Yep it's the reservation. My oldest is heading back tomorrow with my youngest son and my dad. Gear new 8wt for my 15 yr old at Cabelas for 160.00, 4 day license 38.00, 600.00 in gas split 3 ways, 200.00 in food split 3 ways, Seems like a screaming deal in today's world for 4 days with their grandpa chasing world class trout. Compared to an out of state hunt it really is pennies on the dollar.

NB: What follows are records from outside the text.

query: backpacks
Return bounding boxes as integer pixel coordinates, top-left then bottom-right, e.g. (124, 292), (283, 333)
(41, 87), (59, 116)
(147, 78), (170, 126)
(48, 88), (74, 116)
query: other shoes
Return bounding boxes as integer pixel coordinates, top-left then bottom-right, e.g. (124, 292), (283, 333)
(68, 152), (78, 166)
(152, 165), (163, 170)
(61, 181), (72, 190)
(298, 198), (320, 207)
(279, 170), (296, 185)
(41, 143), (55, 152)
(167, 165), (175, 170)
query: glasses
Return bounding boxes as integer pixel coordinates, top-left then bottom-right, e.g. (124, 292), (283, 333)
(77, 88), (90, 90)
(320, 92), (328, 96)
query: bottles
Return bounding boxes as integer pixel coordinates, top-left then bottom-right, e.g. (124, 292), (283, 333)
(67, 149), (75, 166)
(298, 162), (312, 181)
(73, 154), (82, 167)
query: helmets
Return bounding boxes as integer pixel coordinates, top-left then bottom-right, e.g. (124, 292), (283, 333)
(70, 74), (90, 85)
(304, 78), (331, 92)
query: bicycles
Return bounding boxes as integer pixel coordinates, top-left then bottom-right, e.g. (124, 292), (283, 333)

I like their spring break looking like this compared to other options.


----------



## Brookie (Oct 26, 2008)

And he is wearing a Spanish Fork Baseball hat


----------



## Springville Shooter (Oct 15, 2010)

Everyone who loves fish should do this once......right after a northwest Steelhead trip.-------SS


----------



## Muley73 (Nov 20, 2010)

Brookie, 
SF Giants!!! He's an old Mountian Crest boy, Spanish Fork is fightin words! Lol


----------



## LOAH (Sep 29, 2007)

Nice Laho's. I've GOT to get out there someday.


----------